Sadly, my first memory of John Lennon was his death. It’s a terrible, inauspicious introduction to a man’s life, but I was very young, born long after The Beatles had come and gone. Only three years old, that I remember at all is rather strange. Faint images of sadness and confusion linger in the darker corners of my memory. Reporters spoke about it on the news in their bland, works-for-all-time-zones voices. I knew a wife and child were very sad that cold, December night.
Years later, I learned that Mr. Lennon was shot five times, killed by lunatic that couldn’t decide if his motives were religious, political, or pathological. History taught me that John Lennon was an important man, not just for his music, but for the message he brought to the world. Learning about this man and his dream only served to resurrect the sadness, this time with clear definition and subsequent confusion.
Why? In my eyes, Mr. Lennon was a man who cared very deeply about a world that didn’t care for itself. Unfortunately, history has also taught me that too many men with similar ideals have suffered similar fates.

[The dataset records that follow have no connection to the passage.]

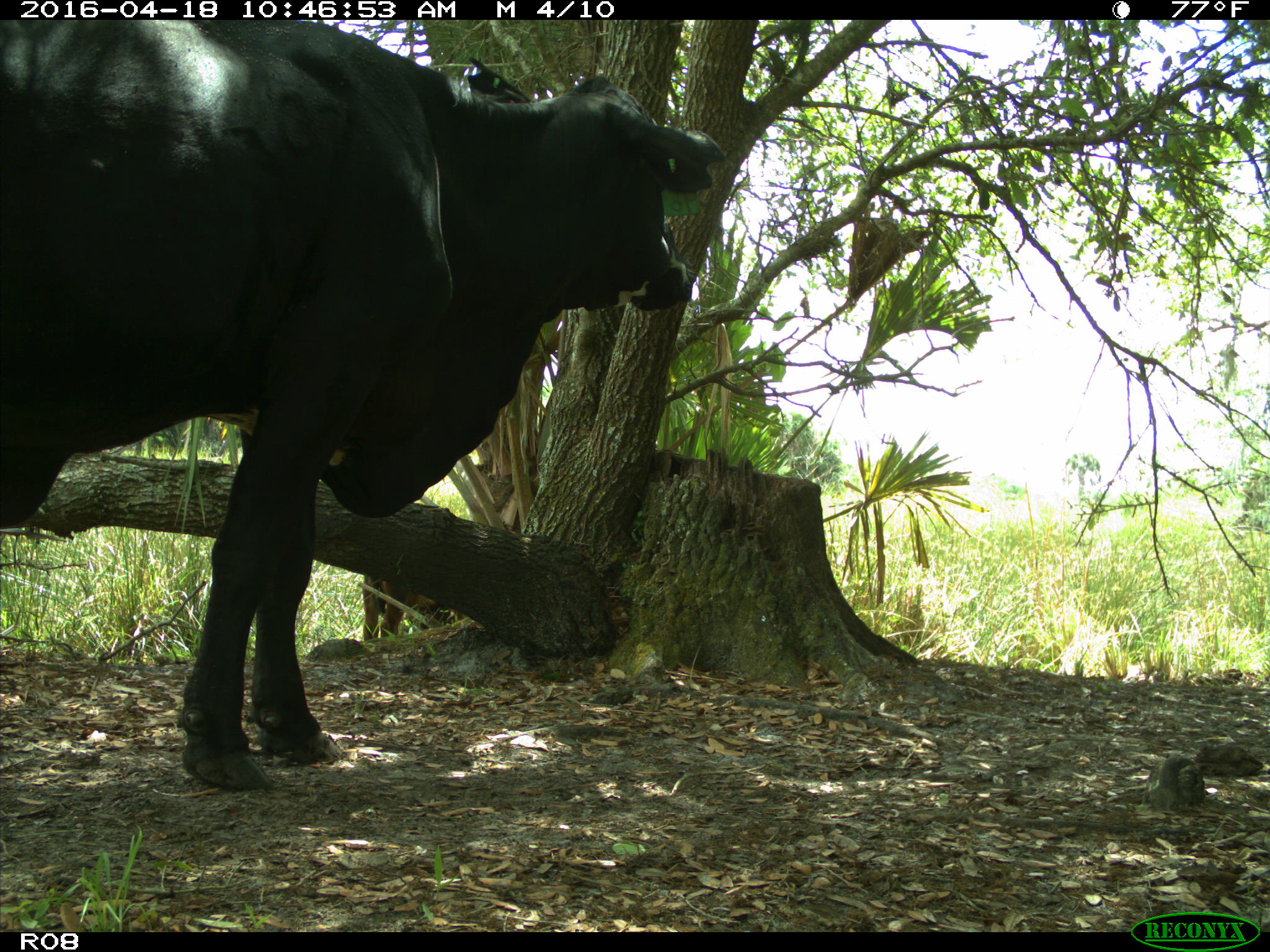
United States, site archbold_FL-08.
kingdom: Animalia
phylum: Chordata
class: Mammalia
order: Artiodactyla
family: Bovidae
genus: Bos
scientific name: Bos taurus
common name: domestic cow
Bos taurus (domestic cow).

But that day came and went. Later experiences with Lennon’s music painted a much brighter picture. Thankfully, I had many people in my life, namely my brother-in-law, whose musical catalogs reserved a special place for The Beatles and John Lennon. Admittedly, I enjoyed The Beatles popular music most. A Hard Day’s Night, Help!, Love Me Do… All these songs painted a clear picture of the generation that The Beatles fostered. It was a time of transition, change, acceptance. Frontiers were explored, boundaries broken. Teenagers broke through the catatonic molds that many endured in previous generations. They were people, with ideas and feelings; not robots to be educated, married, and pushed into work (or home keeping).
Then, at a peak of popularity that no other artist(s) had enjoyed, the Beatles abandoned the style that defined their career and changed their approach, forgoing the usual write-record-tour pattern to spend much of their time in the studio, creating new sounds, exploring new ideas and philosophies.
It was an adventurous time in music history, and I understood very clearly that all music since has owed something to John and Paul’s brilliance. Then, it all ended. As with many bands prior, the Beatles disbanded, leaving its members to pursue different destinies, none of which would bring them together again. History has placed blame in strange places, namely on Lennon’s and McCartney’s spouses. I’ve never given credence to those ideas. One only need listen to Watching the Wheels to understand John’s decision: “I just had to let it go.” Fame takes its toll, and history recalls that celebrity was not something with which Lennon was comfortable; fame made his music less personal, invading his privacy, his life, and the components that drove him creatively. Once detached from the umbilical that was the Beatles’ machine, Lennon’s career became one of self-exploration, a musical journey through a man’s perspective that didn’t understand the hate and nonsense that plagued our world. With chart hits and fame out of the equation, he would write music for himself and his family. As heard in his masterpiece Imagine, we were invited “to join [them]” along the path towards something better.
In later years, people thought him eccentric and crazy. Some Beatles fans never forgave him for his decision to leave the band. Many others didn’t understand his solo music. But the respect for his personality, intelligence, and charm–unspoken as sometimes it may have been–continued. The music from John Lennon–solo auteur and family man–was witty and satirical; thoughtful and imaginative; an invitation.
It is true. We lost an important man that December evening. Yet, moreso than the regret many feel in losing him, we celebrate the man who truly lived, enjoying the roller coaster, indulging passion, pursuing a utopian ideal that, for never, seemed felt out of reach.
Happy Birthday, Mr. Lennon. We still imagine. We still dream,.